Quest’ultimo punto di vista potrebbe risultare rafforzato dal riallineamento innescatosi dopo le presidenziali fra i miliardari del settore high tech che in passato erano entrati in rotta di collisione con Trump. Si pensi a personalità come quella di Mark Zuckerberg, fondatore di Facebook e amministratore delegato di Meta (la società che possiede anche Instagram). Minacciato in passato da Trump di essere spedito in galera, lo scorso novembre Zuckerberg è stato ospite del presidente eletto a Mar-a-Lago, e si è congratulato con lui per la vittoria. Proprio in questi giorni, Nick Clegg, presidente degli affari globali e delle comunicazioni di Meta, ha annunciato il suo addio alla società. Clegg, che in precedenza era stato segretario del partito liberaldemocratico britannico (formazione su posizioni di sinistra moderata), sarà sostituito dal repubblicano Joel Kaplan.

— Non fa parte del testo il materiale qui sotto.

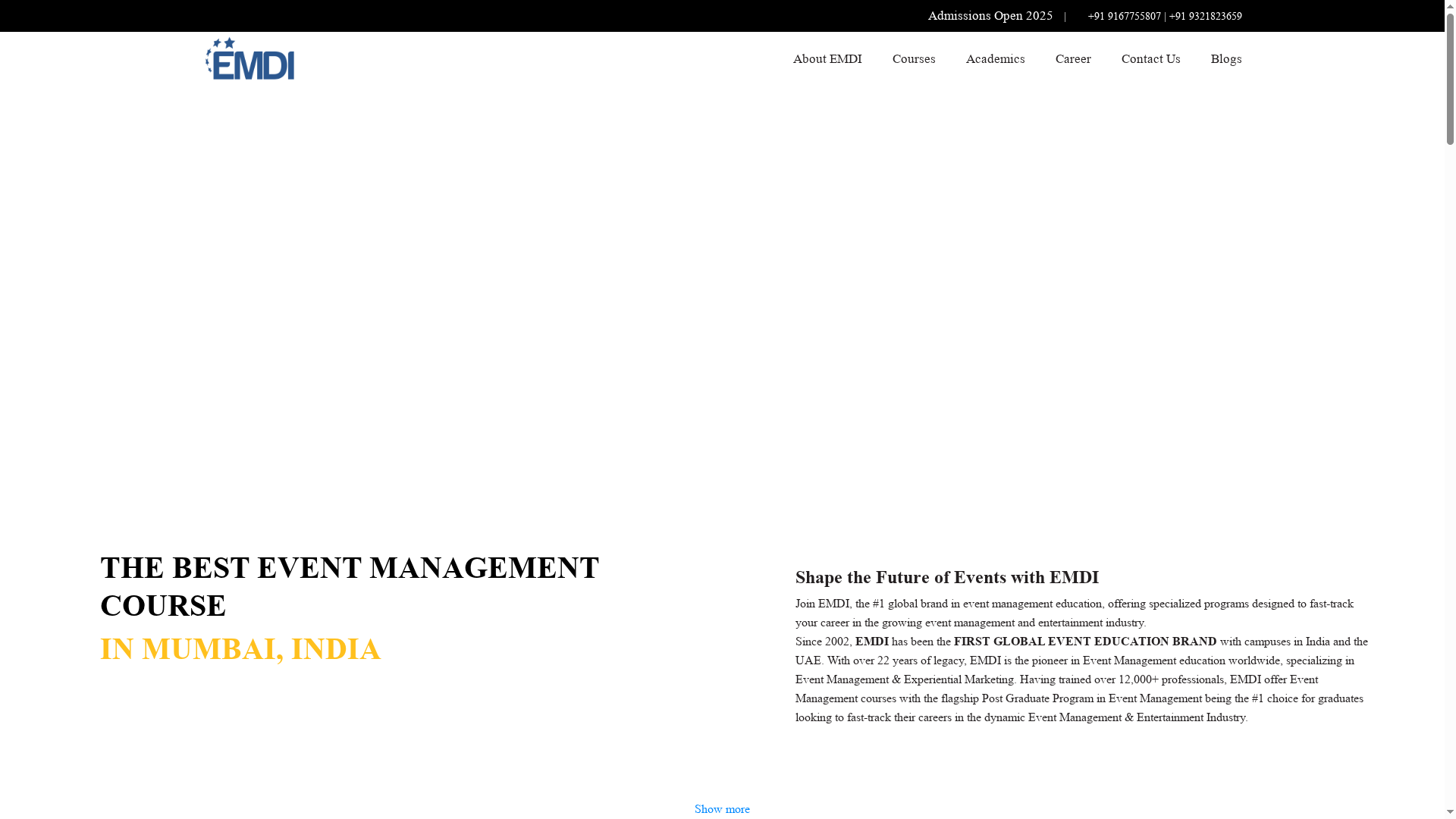 Admissions Open 2025 | +91 9167755807 | +91 9321823659

EMDI

About EMDI Courses Academics Career Contact Us Blogs

THE BEST EVENT MANAGEMENT COURSE
IN MUMBAI, INDIA

Shape the Future of Events with EMDI

Join EMDI, the #1 global brand in event management education, offering specialized programs designed to fast-track your career in the growing event management and entertainment industry.

Since 2002, EMDI has been the FIRST GLOBAL EVENT EDUCATION BRAND with campuses in India and the UAE. With over 22 years of legacy, EMDI is the pioneer in Event Management education worldwide, specializing in Event Management & Experiential Marketing. Having trained over 12,000+ professionals, EMDI offer Event Management courses with the flagship Post Graduate Program in Event Management being the #1 choice for graduates looking to fast-track their careers in the dynamic Event Management & Entertainment Industry.

Show more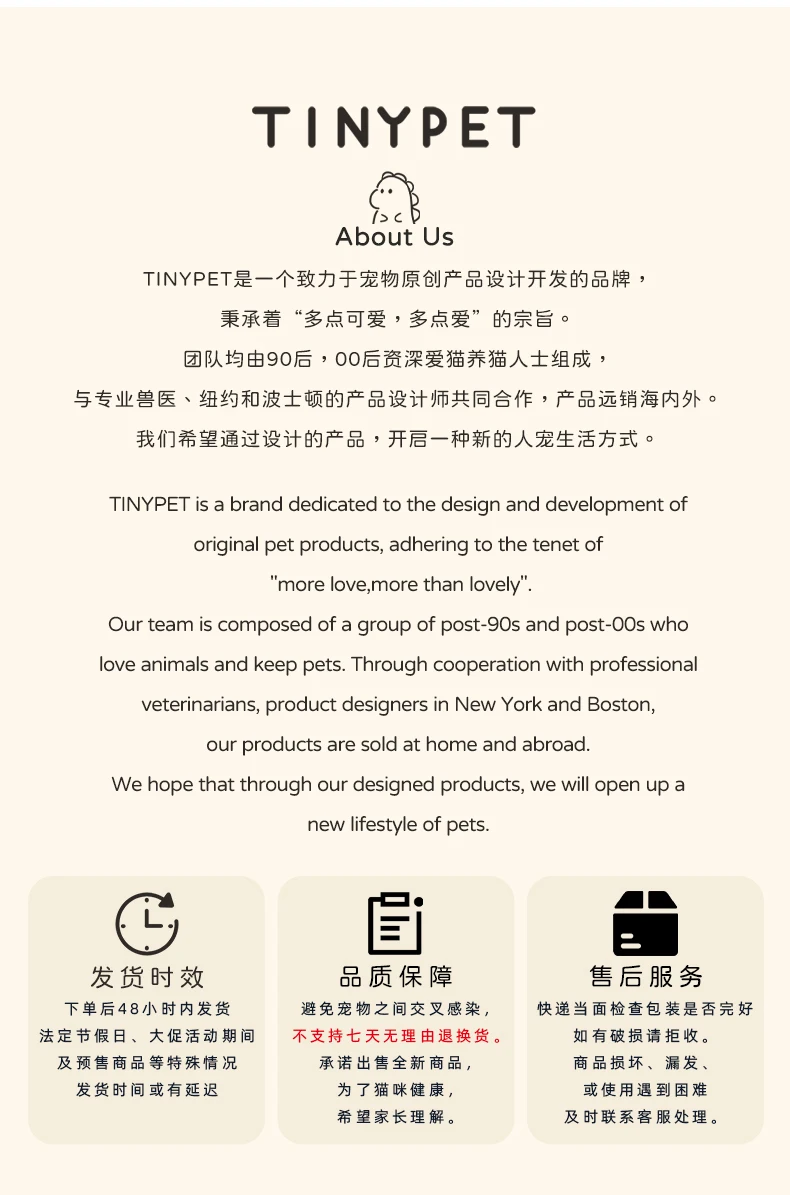 TINYPET

About Us

TINYPET是一个致力于宠物原创产品设计开发的品牌，

秉承着“多点可爱，多点爱”的宗旨。

团队均由90后，00后资深爱猫养猫人士组成，

与专业兽医、纽约和波士顿的产品设计师共同合作，产品远销海内外。

我们希望通过设计的产品，开启一种新的人宠生活方式。

TINYPET is a brand dedicated to the design and development of original pet products, adhering to the tenet of "more love,more than lovely".

Our team is composed of a group of post-90s and post-00s who love animals and keep pets. Through cooperation with professional veterinarians, product designers in New York and Boston, our products are sold at home and abroad.

We hope that through our designed products, we will open up a new lifestyle of pets.

发货时效

下单后48小时内发货
法定节假日、大促活动期间
及预售商品等特殊情况
发货时间或有延迟

品质保障

避免宠物之间交叉感染，
不支持七天无理由退换货。
承诺出售全新商品，
为了猫咪健康，
希望家长理解。

售后服务

快递当面检查包装是否完好
如有破损请拒收。
商品损坏、漏发、
或使用遇到困难
及时联系客服处理。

I tech tycoon sono, per definizione, dei tecno-ottimisti. Credono nel valore della schumpeteriana “distruzione creatrice”. La loro visione è lontana, per molti aspetti, da quella di chi vede in Trump l’interprete più ispirato del risentimento e dalla rabbia dell’America profonda, un’America nostalgica dei valori tradizionali, e legata al mito dell’industria manifatturiera come produttrice di “comunità”, prima ancora che di alti salari e di sicurezza sociale. La manifattura dell’acciaio e delle auto con motore a combustione, non quella dei pannelli solari cara alle “élite di Washington”.

A dicembre Trump ha messo tutto il suo peso di presidente eletto a sostegno del sindacato dei portuali (International Longshoremen’s Association, ILA) impegnato in una dura disputa con i propri datori di lavoro. Il nodo più spinoso della trattativa è quello sull’“automazione”, ovvero di un più largo uso di gru semiautomatiche per le operazioni di carico e scarico. “Ho studiato il problema dell’automazione e conosco praticamente tutto quello che c’è da sapere a riguardo”, ha dichiarato Trump (beato lui). “Il risparmio economico [portato dalla diffusione della nuova tecnologia] non vale minimamente il danno che causerebbe ai lavoratori americani”.

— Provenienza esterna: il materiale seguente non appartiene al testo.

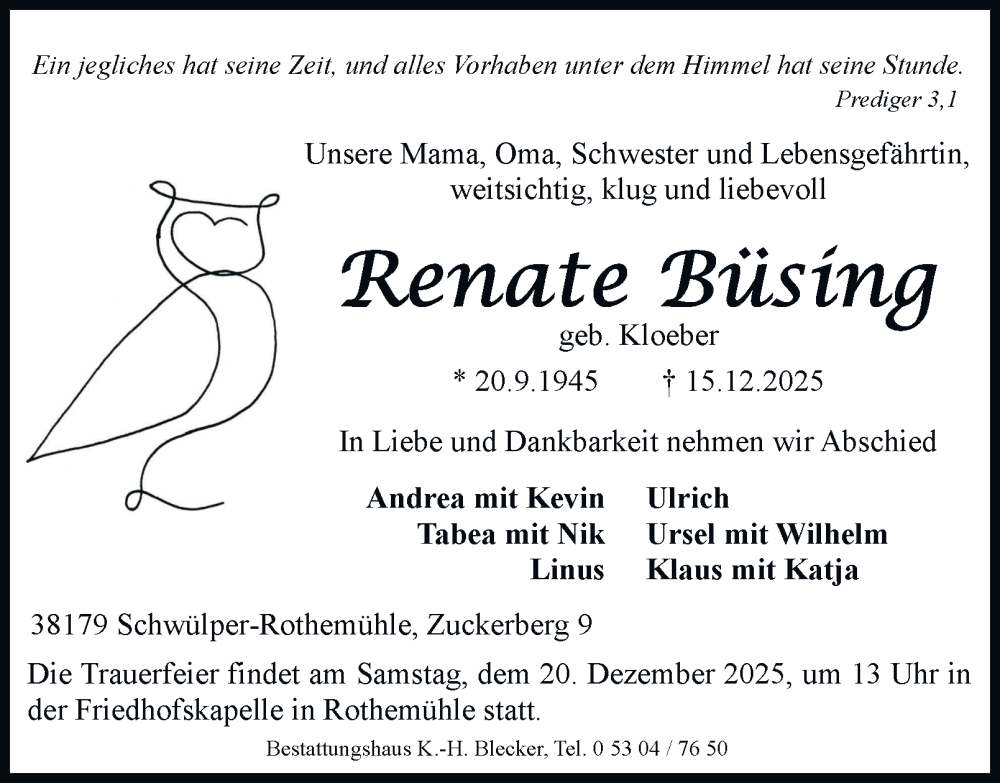 Ein jegliches hat seine Zeit, und alles Vorhaben unter dem Himmel hat seine Stunde.
Prediger 3,1

Unsere Mama, Oma, Schwester und Lebensgefährtin, weitsichtig, klug und liebevoll

Renate Büsing

geb. Kloeber

* 20.9.1945 † 15.12.2025

In Liebe und Dankbarkeit nehmen wir Abschied

Andrea mit Kevin
Tabea mit Nik
Linus

Ulrich
Ursel mit Wilhelm
Klaus mit Katja

38179 Schwülper-Rothemühle, Zuckerberg 9

Die Trauerfeier findet am Samstag, dem 20. Dezember 2025, um 13 Uhr in der Friedhofskapelle in Rothemühle statt.

Bestattungshaus K.-H. Blecker, Tel. 0 53 04 / 76 50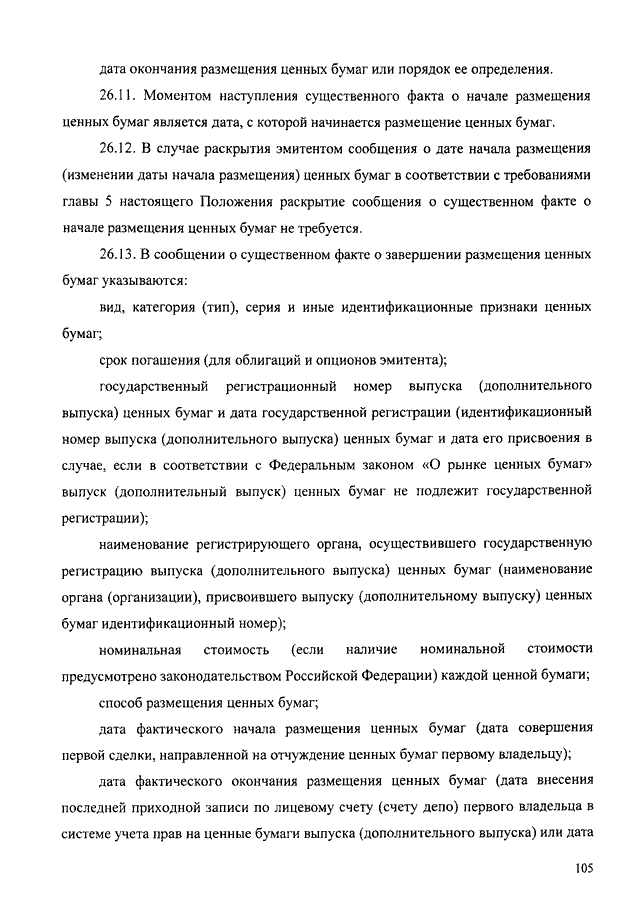 дата окончания размещения ценных бумаг или порядок ее определения.

26.11. Моментом наступления существенного факта о начале размещения ценных бумаг является дата, с которой начинается размещение ценных бумаг.

26.12. В случае раскрытия эмитентом сообщения о дате начала размещения (изменении даты начала размещения) ценных бумаг в соответствии с требованиями главы 5 настоящего Положения раскрытие сообщения о существенном факте о начале размещения ценных бумаг не требуется.

26.13. В сообщении о существенном факте о завершении размещения ценных бумаг указываются:

вид, категория (тип), серия и иные идентификационные признаки ценных бумаг;

срок погашения (для облигаций и опционов эмитента);

государственный регистрационный номер выпуска (дополнительного выпуска) ценных бумаг и дата государственной регистрации (идентификационный номер выпуска (дополнительного выпуска) ценных бумаг и дата его присвоения в случае, если в соответствии с Федеральным законом «О рынке ценных бумаг» выпуск (дополнительный выпуск) ценных бумаг не подлежит государственной регистрации);

наименование регистрирующего органа, осуществившего государственную регистрацию выпуска (дополнительного выпуска) ценных бумаг (наименование органа (организации), присвоившего выпуску (дополнительному выпуску) ценных бумаг идентификационный номер);

номинальная стоимость (если наличие номинальной стоимости предусмотрено законодательством Российской Федерации) каждой ценной бумаги;

способ размещения ценных бумаг;

дата фактического начала размещения ценных бумаг (дата совершения первой сделки, направленной на отчуждение ценных бумаг первому владельцу);

дата фактического окончания размещения ценных бумаг (дата внесения последней приходной записи по лицевому счету (счету депо) первого владельца в системе учета прав на ценные бумаги выпуска (дополнительного выпуска) или дата

105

Come ministro del lavoro Trump ha indicato Lori Chavez-DeRemer, appartenente alla ristrettissima manciata di parlamentari repubblicani sostenitori del Protecting the Right to Organize Act. La legge, che è stata discussa a partire dal 2021 al Congresso ma non ha ricevuto un’approvazione definitiva, rafforzerebbe il diritto dei lavoratori a formare organizzazioni sindacali sul posto di lavoro e a negoziare collettivamente. Non sorprende che la misura abbia incontrato la fermissima opposizione delle organizzazioni degli industriali.

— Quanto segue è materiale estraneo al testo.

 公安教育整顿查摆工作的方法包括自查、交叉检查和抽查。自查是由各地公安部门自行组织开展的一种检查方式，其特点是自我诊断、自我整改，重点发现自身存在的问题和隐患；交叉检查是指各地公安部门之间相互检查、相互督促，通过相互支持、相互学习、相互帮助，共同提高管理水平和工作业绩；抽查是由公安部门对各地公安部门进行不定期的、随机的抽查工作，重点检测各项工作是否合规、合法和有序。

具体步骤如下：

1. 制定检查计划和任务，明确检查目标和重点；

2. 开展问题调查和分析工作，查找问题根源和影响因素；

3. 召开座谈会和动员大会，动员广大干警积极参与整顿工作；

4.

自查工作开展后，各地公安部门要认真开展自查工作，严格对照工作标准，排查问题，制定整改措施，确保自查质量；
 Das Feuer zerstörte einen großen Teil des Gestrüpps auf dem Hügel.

Queste ultime potranno comunque trovare una serie di alleati preziosi nella nuova amministrazione. Personalità come Scott Bessent (nominato ministro dell’economia), Kevin Hassett (direttore designato del National Economic Council) e Howard Lutnick (nominato ministro del commercio). Si tratta di esponenti di una destra liberista antitasse e pro-imprese piuttosto ortodossa.

Ne resterà soltanto uno?

Trump potrebbe essere tentato di mediare fra i vari gruppi che spingono in direzioni diverse attraverso una mera sommatoria delle rispettive priorità. Ad esempio, potrebbe tentare di implementare allo stesso tempo una dura stretta sull’immigrazione (illegale e non), radicali tagli di tasse, e alte tariffe doganali nei confronti non solo della Cina, ma di tutti gli altri partner commerciali (Canada e Messico in primis). Ognuna di queste politiche ha effetti inflazionistici: la loro combinazione esporrebbe l’economia americana al rischio di un ritorno aggressivo di quell’alta inflazione che è stata il primo fattore di malcontento fra i cittadini a basso reddito nei confronti dell’amministrazione Biden.

A giudicare dal rally di borsa che è seguito alle elezioni di novembre, “i mercati” sembrano credere che alla fine le tensioni contrapposte presenti all’interno del trumpismo finiranno per elidersi a vicenda, almeno in parte. E che le promesse elettorali di Trump vadano filtrate della buona dose di propaganda con le quali sono state condite. Ne risulterebbe una linea di politica economica meno avventuristica.

C’è tuttavia un’altra alternativa che incombe sul secondo mandato di Trump: quella del caos. E perfino questo scenario potrebbe avere chi lo caldeggia attivamente come il più favorevole al proprio disegno.